The definition of a sale is when preparation and opportunity meet on the same day. In business, it helps to understand that customers are working to minimize risk when they enter into contracts with small businesses. Some small business owners often loose opportunities because of bad habits and not recognizing that certain things must be in place before they start marketing their products and services. These issues speak directly to trust and credibility for a business owner.
Here are the top five mistakes that hold back start-up entrepreneurs:
1) Not Appreciating Social Intelligence
This is the mistake that small business owners make the most. Having proper social skills and being in tune with your surroundings will take you a long way in business.
Here are some examples of poor social intelligence:
- Do you have a tendency to talk too much at networking events, or worse, share too much personal information? No one except the banquet manager cares about how hard it was to find a parking space. Keep your networking chat smart.
- Are you dressed like someone that has an executive presence? Or, like you should be serving the meal at the event. Everyone should have signature colors and at least three killer outfits. Men, the tie color and the shoes are very important.

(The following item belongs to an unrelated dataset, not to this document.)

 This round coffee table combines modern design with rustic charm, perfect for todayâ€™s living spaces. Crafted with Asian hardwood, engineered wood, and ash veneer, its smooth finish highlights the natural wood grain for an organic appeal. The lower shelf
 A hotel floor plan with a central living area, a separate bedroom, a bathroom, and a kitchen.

- Do you have a strong elevator pitch or do people need to ask you questions to help you define what you do? Great elevator pitches hit on three key things: explain the type of business, explain the target customer and close with a question.
- Do you appropriately follow-up new leads and contacts or are you a stalker? Be smart with follow-up. You can send an email, personal note and make a phone call within three months of meeting a contact unless instructed otherwise. Calling every week will not bring opportunity to your business.
2) Have a Professional Business Website
It’s surprising to me how many business owners still do not have a website. I can’t remember the last time I used a paper directory or phone book to find a vendor. Many people will perform an internet search before they ever call you, so if your customers can’t find you online, you are missing out on opportunities. Nowadays, pulling together a business website is much easier. Have an idea of what you want, and if you plan on incorporating a blog I strongly suggest you start writing blog posts at least three months prior to the launch of your website, so that you do not get backed-up trying to develop content once your business starts rolling.
3) Make Sure Your Email Address is Branded With Your Company Name and That the Email Address Works
I love my gmail account too, but that’s not the one I use for customer contact. Your emails should come from a branded account that promotes your business.
4) Not Investing in Your Brand
Yes, all of you out there using business cards that you can get for free online are really hurting your business brand. Invest in a professional logo and a two color business card. Do not hand out business cards that have it printed on the back that they were free. That tells a prospective customer that you are not serious about your business.
5) Have a Real Phone Number for Your Business
Your small business should have a dedicated phone line with voicemail. Do not use your cell phone as your main business line. You’ll never to do business with a major corporation with that as your brand image. Also, please do not use those answering machines that come with the phone. No matter what you do, the message will never sound professional.